Evoquer la question de la sécurité au Sahel ne veut toutefois pas dire que les pays de la région remettent en cause la légitimité des revendications de l’opposition libyenne. Pas du tout. Concrètement, Alger, Niamey, Nouakchott et Bamako redoutent surtout que les groupes djihadistes qui y activent mettent à profit la situation de grande confusion qui règne actuellement en Libye pour s’alimenter en armes et en munitions. A ce propos, il n’est pas inutile de rappeler que la crise libyenne, avec ses multiples inconnues, intervient dans un contexte régional déjà marqué par une inquiétante dégradation de la situation sécuritaire. Pour preuve, cinq Occidentaux (quatre Français et une italienne), dont on n’a que très peu de nouvelles, sont détenus depuis septembre 2010 par Al Qaîda au Maghreb islamique. La ressortissante italienne a été, quant à elle, enlevée le
2 février dernier dans les environs de Djanet.

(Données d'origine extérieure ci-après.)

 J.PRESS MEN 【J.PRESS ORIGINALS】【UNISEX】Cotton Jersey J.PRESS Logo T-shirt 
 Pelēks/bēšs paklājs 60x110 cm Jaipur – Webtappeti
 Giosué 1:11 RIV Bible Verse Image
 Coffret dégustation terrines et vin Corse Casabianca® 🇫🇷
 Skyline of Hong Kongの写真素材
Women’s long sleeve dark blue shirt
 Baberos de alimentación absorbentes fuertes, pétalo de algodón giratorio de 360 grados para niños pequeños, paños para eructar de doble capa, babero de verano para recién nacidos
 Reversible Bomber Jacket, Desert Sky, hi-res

Quoi qu’il en soit, ces craintes ne paraissent pas exagérées et encore moins fantaisistes. Pas plus loin que la semaine dernière (le 15 mai ), le ministre français de la Coopération, Henri de Raincourt, dont le pays est pourtant engagé dans l’application de la résolution 1973 du Conseil de sécurité, n’a pas hésité à signaler le «transfert» de stocks d’armes hors de la Libye. Lesquels stocks d’armes seraient arrivés dans la région du Sahel. «Il est exact aujourd’hui qu’un certain nombre d’armes sont sorties de Libye. Où sont-elles arrivées ? On ne le sait pas précisément. En revanche, nous avons un certain nombre d’informations qui nous disent que certains stocks d’armes seraient arrivés dans la région du Sahel (…) ce qui n’est pas sans nous inquiéter», avait-il déclaré à la chaîne de télévision TV5, à Radio France Internationale et au journal français Le Monde.

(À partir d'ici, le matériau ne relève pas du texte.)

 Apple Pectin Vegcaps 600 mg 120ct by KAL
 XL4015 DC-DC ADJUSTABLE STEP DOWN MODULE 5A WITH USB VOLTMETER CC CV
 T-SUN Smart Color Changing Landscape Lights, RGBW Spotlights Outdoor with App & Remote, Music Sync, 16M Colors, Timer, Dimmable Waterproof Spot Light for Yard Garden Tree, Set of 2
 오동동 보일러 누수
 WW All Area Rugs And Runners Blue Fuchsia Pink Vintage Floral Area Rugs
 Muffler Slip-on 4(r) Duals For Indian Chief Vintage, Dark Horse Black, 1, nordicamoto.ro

Le Sahel, une véritable poudrière

L’élimination, mercredi dernier, dans la localité de Rouhia, située à 200 km à l’ouest de Tunis, par les forces de l’ordre tunisiennes de deux individus, «fortement suspectés d’appartenir à Al Qaîda», concourt aussi à prendre au sérieux les inquiétudes ambiantes. Surtout celles émises par les pays du Sahel membres de la «coalition antiterroriste» montée par l’Algérie. Pour rappel, les deux hommes abattus, dont la nationalité n’est pas encore connue, «portaient des ceintures d’explosifs». Avant leur neutralisation, les deux terroristes présumés n’avaient pas hésité à tuer quatre personnes, dont un colonel et un soldat de l’armée tunisienne. La question de la circulation des armes n’est pas le seul problème qui taraude l’esprit des gouvernements des pays de la région. Des sources médiatiques nigériennes et tchadiennes très crédibles soutiennent que plusieurs centaines de leurs concitoyens, dont la plupart sont d’anciens rebelles, sont allés combattre aux côtés du colonel El Gueddafi. Et nos contacts se sont montrés plus que persuadés que «ces mercenaires reviendront au pays avec des armes et de l’argent et qu’ils seront tentés par la reprise des hostilités avec les autorités centrales qu’ils accusent de les avoir oubliés». En un mot, à Niamey et à N’djamena, l’on craint fortement que la crise libyenne ne serve de catalyseur aux rebellions locales.

La remarque vaut également pour le Mali, un pays où AQMI tente actuellement d’exploiter la situation sociale difficile que traversent les populations du Nord pour recruter de nouveaux djihadistes.
Et c’est certainement dans la perspective de soustraire ces populations des griffes des terroristes d’Al Qaîda que les autorités algériennes viennent d’accorder un don de dix millions de dollars au gouvernement malien. Cette enveloppe est destinée au financement de projets de développement conjointement retenus au profit de Gao, Kidal et Tombouctou, trois régions particulièrement travaillées au corps par AQMI. Mais aussi louable soit cette initiative algérienne, tous ceux qui connaissent bien le Sahel diront qu’il faudra encore plusieurs actions comme celles-là pour barrer durablement la route à Al Qaîda. Néanmoins, c’est déjà une bonne chose que les pays de la région aient enfin pris conscience que la lutte contre le terrorisme implique aussi que l’on prenne en charge les attentes des populations.